Empresários, diretores escolares e servidores roubaram dinheiro da merenda, diz PF

  • Por Jovem Pan
  • 31/10/2017 09h33 - Atualizado em 31/10/2017 09h35
Agência BrasilCom o desvio, 52 escolas de Macapá ficaram sem os alimentos da agricultura familiar

A Polícia Federal, com a participação do Ministério Público Federal, Ministério Público do Estado do Amapá, Controladoria-Geral da União e Tribunal de Contas da União, deflagrou na manhã desta terça-feira (31) a Operação Senhores da Fome, que investiga o desvio de recursos destinados à merenda escolar no Amapá.

A operação apura a atuação de empresários, diretores de escolas e servidores da Secretaria de Educação do Estado do Amapá no desvio de aproximadamente R$ 2 milhões destinados à merenda escolar de vários municípios do Estado. Com o desvio, pelo menos 52 escolas da capital amapaense ficaram sem os alimentos da agricultura familiar.

Estão sendo cumpridos 4 mandados de prisão temporária, 7 mandados de condução coercitiva e 18 mandados de busca e apreensão em Macapá. Cerca de 100 policiais federais participam da ação.

De acordo com as investigações, no início de 2016, vários diretores assinaram o termo de recebimento dos alimentos sem, entretanto, recebê-los. Algumas dessas entregas teriam sido feitas, inclusive, no período de férias escolares.

Os investigados irão responder, na medida de suas responsabilidades, pelos crimes de peculato, associação criminosa e falsidade ideológica.

Operação semelhante

Em outubro do ano passado, a Polícia Federal deflagrou a Operação Migalhas, que apontou que os responsáveis pela Caixa Escolar Professor Nilton Balieiro Machado, seus parentes e amigos usavam documentos falsos para justificar saques indevidos de recursos oriundos do Programa Nacional de Alimentação Escolar (PNAE).

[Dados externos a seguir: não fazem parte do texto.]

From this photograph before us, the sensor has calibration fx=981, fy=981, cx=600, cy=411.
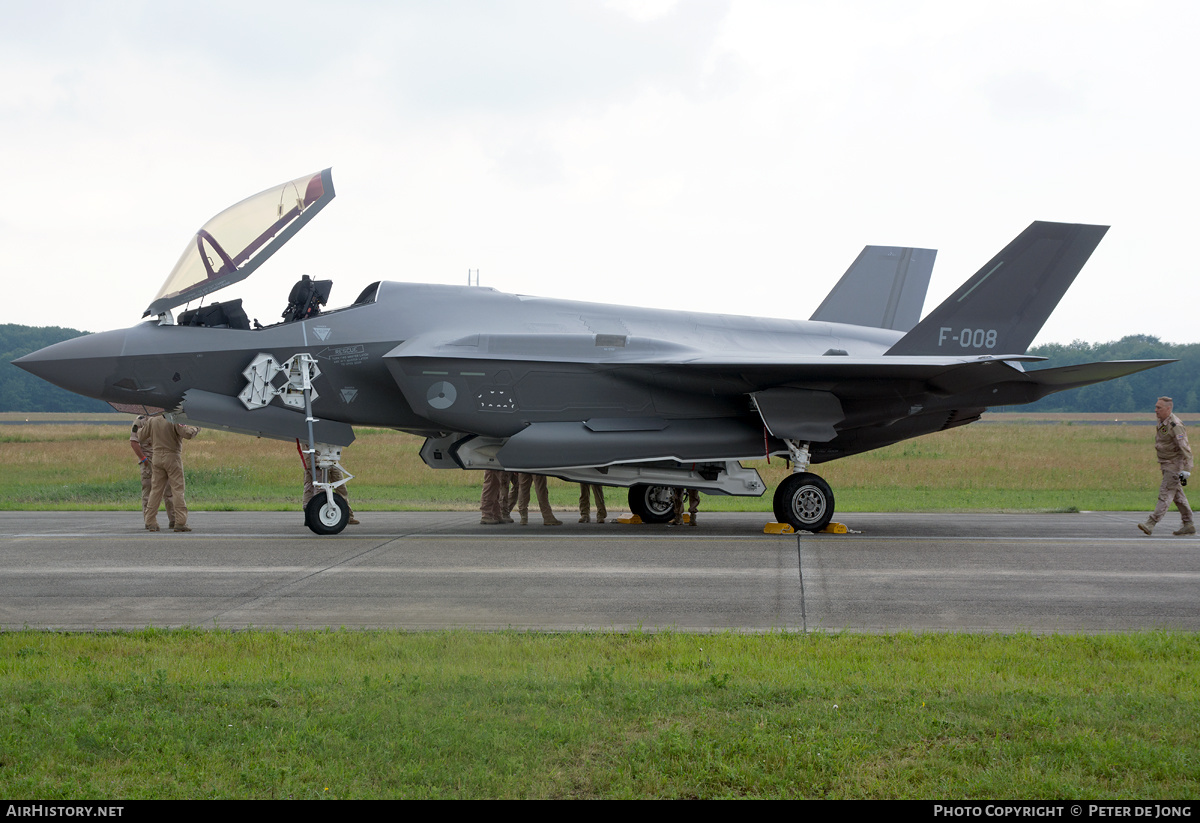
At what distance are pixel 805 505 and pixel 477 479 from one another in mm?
16424

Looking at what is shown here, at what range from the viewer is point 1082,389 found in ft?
394

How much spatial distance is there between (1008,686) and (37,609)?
24.3 feet

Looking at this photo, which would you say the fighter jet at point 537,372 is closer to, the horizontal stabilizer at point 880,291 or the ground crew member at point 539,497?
the ground crew member at point 539,497

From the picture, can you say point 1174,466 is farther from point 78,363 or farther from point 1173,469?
point 78,363

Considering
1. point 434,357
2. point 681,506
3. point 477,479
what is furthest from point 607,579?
point 477,479

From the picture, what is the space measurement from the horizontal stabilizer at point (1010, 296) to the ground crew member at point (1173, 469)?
7.51 feet

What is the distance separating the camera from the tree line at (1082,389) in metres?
104

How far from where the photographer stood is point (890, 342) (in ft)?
54.0

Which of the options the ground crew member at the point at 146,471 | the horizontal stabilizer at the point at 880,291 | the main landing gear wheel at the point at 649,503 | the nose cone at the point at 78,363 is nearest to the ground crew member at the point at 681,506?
the main landing gear wheel at the point at 649,503

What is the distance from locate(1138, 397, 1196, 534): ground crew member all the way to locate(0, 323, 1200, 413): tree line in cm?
9059

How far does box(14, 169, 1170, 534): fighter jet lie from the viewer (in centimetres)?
1328

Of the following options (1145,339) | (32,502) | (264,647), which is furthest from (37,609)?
(1145,339)

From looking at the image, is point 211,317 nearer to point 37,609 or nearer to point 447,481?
point 37,609

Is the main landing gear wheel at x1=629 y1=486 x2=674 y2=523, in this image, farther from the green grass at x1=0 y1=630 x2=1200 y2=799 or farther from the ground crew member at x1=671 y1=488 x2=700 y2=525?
the green grass at x1=0 y1=630 x2=1200 y2=799
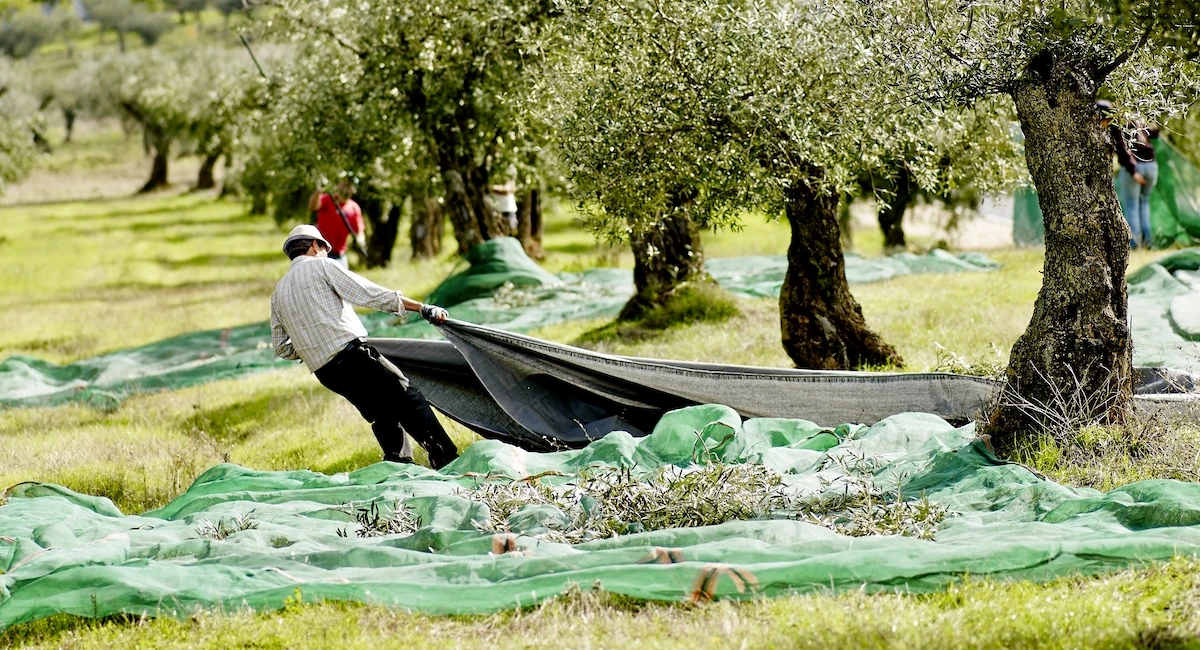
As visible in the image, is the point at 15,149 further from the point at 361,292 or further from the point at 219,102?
the point at 361,292

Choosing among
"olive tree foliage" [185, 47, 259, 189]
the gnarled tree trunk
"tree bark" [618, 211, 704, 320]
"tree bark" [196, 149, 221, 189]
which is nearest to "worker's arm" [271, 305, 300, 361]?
"tree bark" [618, 211, 704, 320]

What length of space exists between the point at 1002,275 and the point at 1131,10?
12358 mm

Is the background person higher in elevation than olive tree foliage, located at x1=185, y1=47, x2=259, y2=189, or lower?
lower

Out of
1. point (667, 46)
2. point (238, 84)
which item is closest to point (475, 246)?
point (667, 46)

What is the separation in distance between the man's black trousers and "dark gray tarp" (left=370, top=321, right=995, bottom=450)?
0.65 meters

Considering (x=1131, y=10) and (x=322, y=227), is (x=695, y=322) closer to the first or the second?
(x=322, y=227)

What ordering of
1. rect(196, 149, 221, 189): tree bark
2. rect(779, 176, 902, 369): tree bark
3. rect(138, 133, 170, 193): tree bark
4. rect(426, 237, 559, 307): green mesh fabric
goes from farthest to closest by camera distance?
rect(138, 133, 170, 193): tree bark → rect(196, 149, 221, 189): tree bark → rect(426, 237, 559, 307): green mesh fabric → rect(779, 176, 902, 369): tree bark

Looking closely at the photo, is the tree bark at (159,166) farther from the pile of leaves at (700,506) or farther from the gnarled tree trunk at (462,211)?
→ the pile of leaves at (700,506)

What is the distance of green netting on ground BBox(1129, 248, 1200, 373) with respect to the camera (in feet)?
37.1

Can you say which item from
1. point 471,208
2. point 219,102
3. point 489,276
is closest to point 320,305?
point 489,276

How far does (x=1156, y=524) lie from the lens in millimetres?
6391

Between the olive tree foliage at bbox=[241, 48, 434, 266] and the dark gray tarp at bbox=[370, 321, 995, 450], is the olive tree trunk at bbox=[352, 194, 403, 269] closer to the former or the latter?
the olive tree foliage at bbox=[241, 48, 434, 266]

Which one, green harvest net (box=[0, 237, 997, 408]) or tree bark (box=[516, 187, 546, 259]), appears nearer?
green harvest net (box=[0, 237, 997, 408])

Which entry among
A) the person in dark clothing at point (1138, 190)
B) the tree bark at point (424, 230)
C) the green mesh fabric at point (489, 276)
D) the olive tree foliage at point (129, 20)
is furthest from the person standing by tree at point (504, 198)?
the olive tree foliage at point (129, 20)
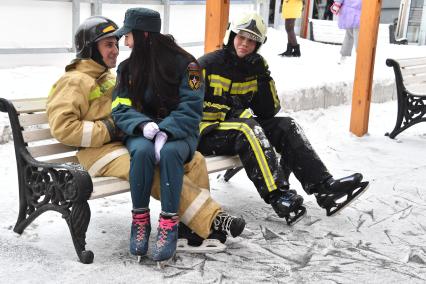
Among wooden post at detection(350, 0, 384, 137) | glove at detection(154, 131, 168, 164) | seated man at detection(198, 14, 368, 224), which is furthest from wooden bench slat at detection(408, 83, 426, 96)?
glove at detection(154, 131, 168, 164)

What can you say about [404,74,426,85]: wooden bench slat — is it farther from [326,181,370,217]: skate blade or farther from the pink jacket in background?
the pink jacket in background

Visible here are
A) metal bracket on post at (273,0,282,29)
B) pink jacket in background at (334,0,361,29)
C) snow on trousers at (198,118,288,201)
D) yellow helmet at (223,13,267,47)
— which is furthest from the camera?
metal bracket on post at (273,0,282,29)

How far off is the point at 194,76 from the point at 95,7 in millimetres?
5060

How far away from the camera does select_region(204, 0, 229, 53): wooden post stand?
583 cm

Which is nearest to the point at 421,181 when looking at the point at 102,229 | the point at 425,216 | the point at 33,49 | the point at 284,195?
the point at 425,216

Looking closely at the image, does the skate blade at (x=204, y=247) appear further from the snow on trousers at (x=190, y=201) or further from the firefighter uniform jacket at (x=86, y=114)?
the firefighter uniform jacket at (x=86, y=114)

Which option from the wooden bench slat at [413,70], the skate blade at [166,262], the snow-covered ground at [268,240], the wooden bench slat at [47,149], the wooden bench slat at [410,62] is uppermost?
the wooden bench slat at [410,62]

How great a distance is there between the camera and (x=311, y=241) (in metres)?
3.80

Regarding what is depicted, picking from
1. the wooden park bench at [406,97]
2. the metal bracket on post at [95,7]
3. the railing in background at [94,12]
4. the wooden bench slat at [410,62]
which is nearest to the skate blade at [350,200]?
the wooden park bench at [406,97]

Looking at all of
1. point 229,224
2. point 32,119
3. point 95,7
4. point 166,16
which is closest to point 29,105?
point 32,119

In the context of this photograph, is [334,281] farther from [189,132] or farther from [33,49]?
[33,49]

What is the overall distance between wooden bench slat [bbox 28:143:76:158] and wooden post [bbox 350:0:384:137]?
3.93 m

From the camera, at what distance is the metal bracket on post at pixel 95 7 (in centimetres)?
818

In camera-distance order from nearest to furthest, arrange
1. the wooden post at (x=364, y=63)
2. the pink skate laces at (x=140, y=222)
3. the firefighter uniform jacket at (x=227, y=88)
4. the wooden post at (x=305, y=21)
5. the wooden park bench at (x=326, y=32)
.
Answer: the pink skate laces at (x=140, y=222) → the firefighter uniform jacket at (x=227, y=88) → the wooden post at (x=364, y=63) → the wooden park bench at (x=326, y=32) → the wooden post at (x=305, y=21)
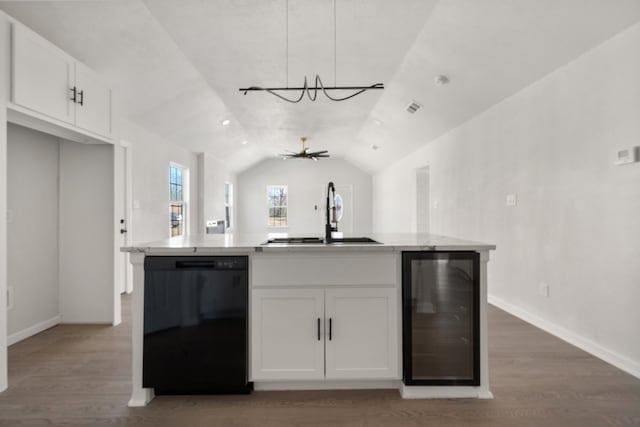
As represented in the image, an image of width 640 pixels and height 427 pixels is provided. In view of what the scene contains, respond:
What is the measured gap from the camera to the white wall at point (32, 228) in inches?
124

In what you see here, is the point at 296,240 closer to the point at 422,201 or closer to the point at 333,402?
the point at 333,402

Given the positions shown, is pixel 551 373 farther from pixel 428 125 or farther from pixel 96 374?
pixel 428 125

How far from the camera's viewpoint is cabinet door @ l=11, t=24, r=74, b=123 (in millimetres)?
2387

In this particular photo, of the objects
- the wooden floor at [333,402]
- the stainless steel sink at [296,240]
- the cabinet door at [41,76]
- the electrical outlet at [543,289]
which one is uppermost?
the cabinet door at [41,76]

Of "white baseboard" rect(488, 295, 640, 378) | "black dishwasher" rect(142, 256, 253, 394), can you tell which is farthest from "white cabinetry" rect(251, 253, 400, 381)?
"white baseboard" rect(488, 295, 640, 378)

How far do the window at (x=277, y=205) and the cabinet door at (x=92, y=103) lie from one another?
7.71m

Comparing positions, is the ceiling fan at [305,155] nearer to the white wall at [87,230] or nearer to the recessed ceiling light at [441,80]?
the recessed ceiling light at [441,80]

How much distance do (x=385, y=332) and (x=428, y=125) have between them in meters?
4.25

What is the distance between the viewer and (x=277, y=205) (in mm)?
11156

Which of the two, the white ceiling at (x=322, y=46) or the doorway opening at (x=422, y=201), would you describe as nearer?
the white ceiling at (x=322, y=46)

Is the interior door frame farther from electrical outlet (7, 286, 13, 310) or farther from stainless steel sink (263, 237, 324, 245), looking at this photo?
stainless steel sink (263, 237, 324, 245)

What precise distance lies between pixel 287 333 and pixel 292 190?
9166 mm

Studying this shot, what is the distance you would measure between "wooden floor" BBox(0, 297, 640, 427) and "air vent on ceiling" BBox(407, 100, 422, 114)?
338 cm

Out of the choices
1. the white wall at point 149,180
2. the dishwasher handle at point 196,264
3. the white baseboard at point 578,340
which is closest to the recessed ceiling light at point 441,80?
the white baseboard at point 578,340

“O esquema funcionava assim: os cheques emitidos não eram nominativos, isto é, sem indicação dos beneficiários. Em seguida, eram tiradas cópias e inseridos os supostos fornecedores. Inclusive, essas cópias eram utilizadas para prestação de contas. No entanto, os cheques originais, após tais atos, recebiam os nomes de pessoas do grupo criminoso, que se dirigiam ao banco, sacavam os valores e depositavam em contas particulares”, informou o Ministério da Transparência. Quatro auditores da pasta colaboraram com as investigações.